What Is Carnitine and Should I Take It As a Supplement?

Red meat is high in carnitine.
Red meat is high in carnitine.. Sylvia Bissonnette / Getty Images

Question:  I've started lifting weights and I want to know if taking carnitine supplements will help me build muscles faster. Actually, I don't even know what carnitine is, or what it does in the body. Can you help me?

Answer: Carnitine is a substance found in the cells of your body, mostly in the skeletal muscles and heart muscles. It's necessary for energy production because it transports long-chain fatty acids into the mitochondria (powerhouses of the cells) to be burned for energy.

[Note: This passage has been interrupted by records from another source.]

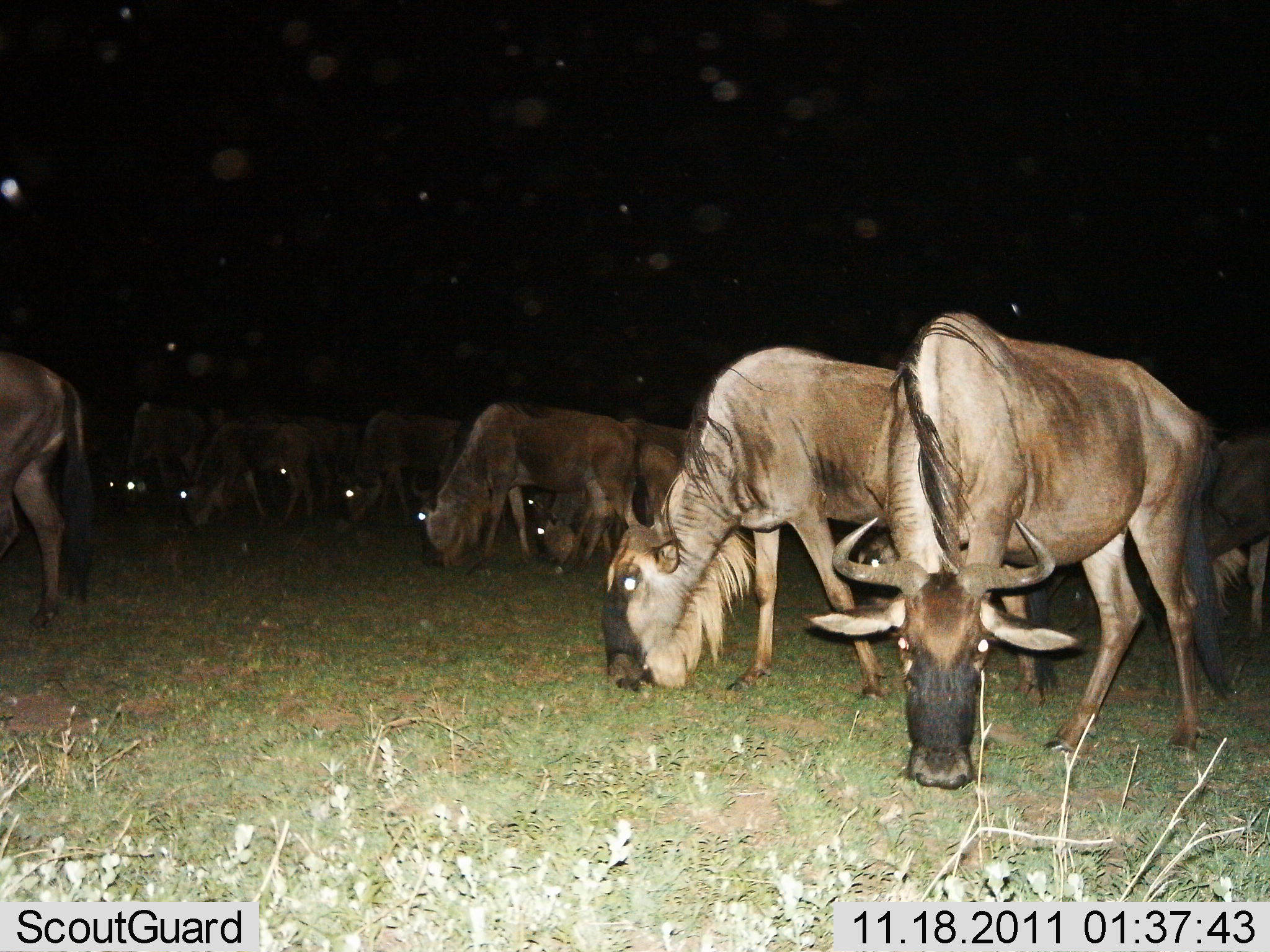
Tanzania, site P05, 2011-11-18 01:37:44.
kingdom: Animalia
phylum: Chordata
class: Mammalia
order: Artiodactyla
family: Bovidae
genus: Connochaetes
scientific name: Connochaetes taurinus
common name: blue wildebeest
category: wildebeest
Wildebeest (blue wildebeest) (Connochaetes taurinus), count 11-50. Behavior (volunteer vote fractions): standing 40%, resting 0%, moving 10%, interacting 0%. Young present (vote fraction): 0%. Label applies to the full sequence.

Then carnitine helps remove toxic wastes, so they don't build up in the mitochondria.

Dietary Sources of Carnitine

Carnitine is found in some of the foods you eat. Animal foods contain the most carnitine, especially beef, and lamb. Milk, fish, and chicken are all good sources, as well. Plant sources include wheat, asparagus, tempeh (a soy product), avocados, and peanut butter. A typical diet provides 60 to 180 milligrams of carnitine each day, although vegans get about 10 to 12 milligrams. Your body can conserve carnitine if you need it, but usually, excess carnitine is removed by the kidneys.

You don't need to worry about getting carnitine from your diet, even if you rarely eat meat because your body regularly makes carnitine in your liver and kidneys. Deficiency can occur, either from a genetic disorder that reduces the body's ability to produce or transport carnitine, as a side effect of certain medications or as the result of some heart conditions.

Carnitine Supplements

Carnitine is commercially available as a dietary supplement. Common forms include L-carnitine, acetyl-L-carnitine, and propionyl-L-carnitine. Don't use any D- forms because they can interact with your natural carnitine stores.

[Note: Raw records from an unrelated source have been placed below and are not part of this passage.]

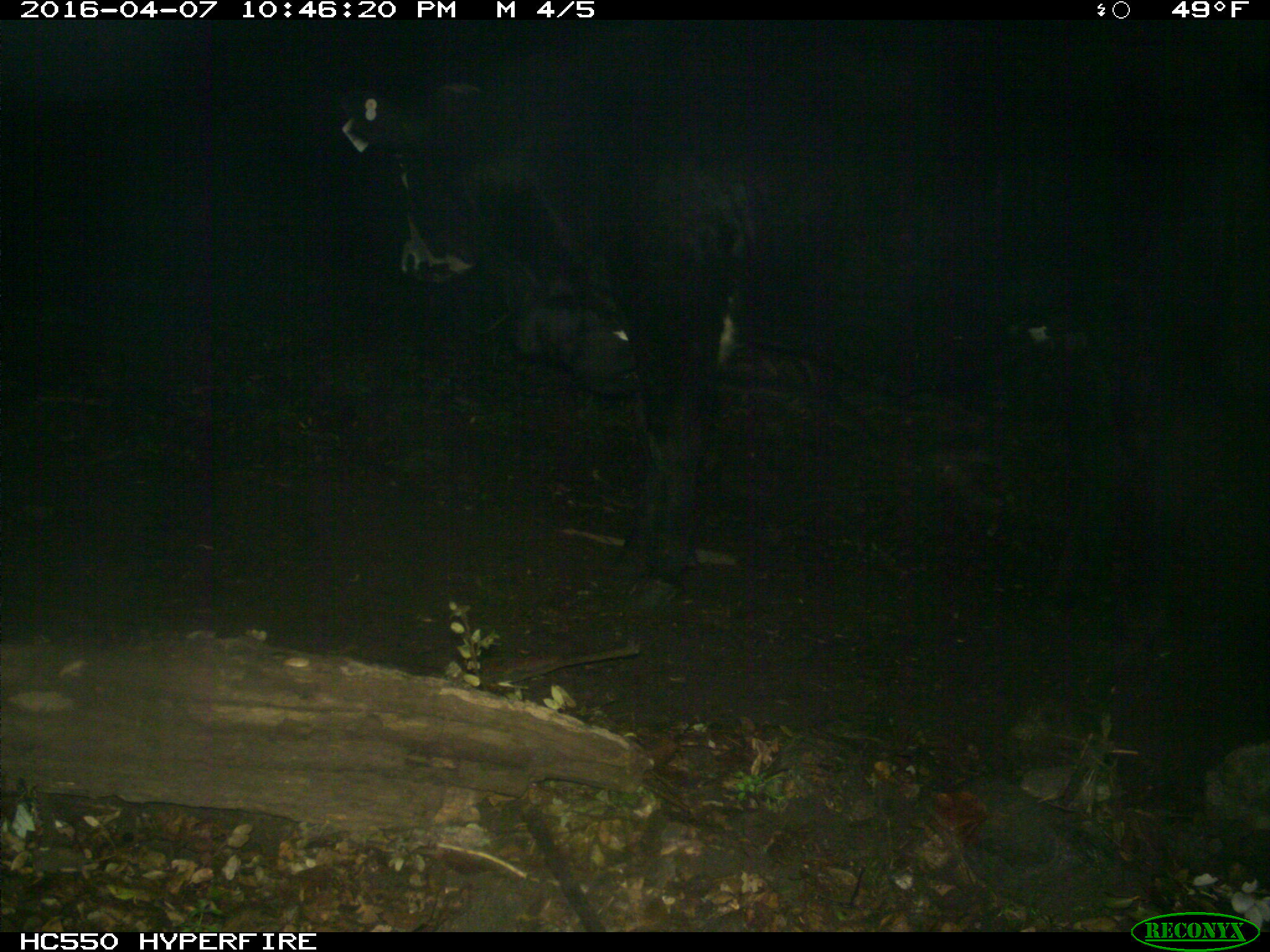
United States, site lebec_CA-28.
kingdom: Animalia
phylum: Chordata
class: Mammalia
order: Artiodactyla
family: Bovidae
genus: Bos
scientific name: Bos taurus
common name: domestic cow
Bos taurus (domestic cow).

Because carnitine is essential for energy production, athletes often take carnitine supplements hoping to boost physical performance.

Carnitine supplements are also included in some weight loss aid. They're also touted as anti-aging supplements and as a way to improve memory. 

That all sounds really good, right? But, as usual, when something seems to good to be true, it probably isn't. Scientific evidence doesn't indicate any benefit of carnitine supplementation in any of those situations. 

Carnitine supplements aren't completely worthless, however. There are some situations when they're beneficial. Research supports the potential for carnitine as a treatment for claudication, which is a condition where the leg muscles don't get enough oxygen due to lack of blood flow. It may also help reduce the risk of heart failure in people who've already had heart attacks. Supplementation may increase sperm count in men who have low carnitine levels, and might also reduce some of the symptoms of hyperthyroid (overactive thyroid) disease.

Small studies also suggest carnitine may be beneficial for certain nerve problems, including diabetic neuropathy.

More research is needed in these areas and using carnitine supplements for these situations requires medical supervision, so speak to your health care provider before taking them.

Carnitine supplements can have unwanted side effects. They can cause nausea, increased appetite, a fish-like body odor, and rashes when taken in large doses (more than five grams per day). They can also interact with certain medications. 

Please speak to your health care provider before taking carnitine supplements.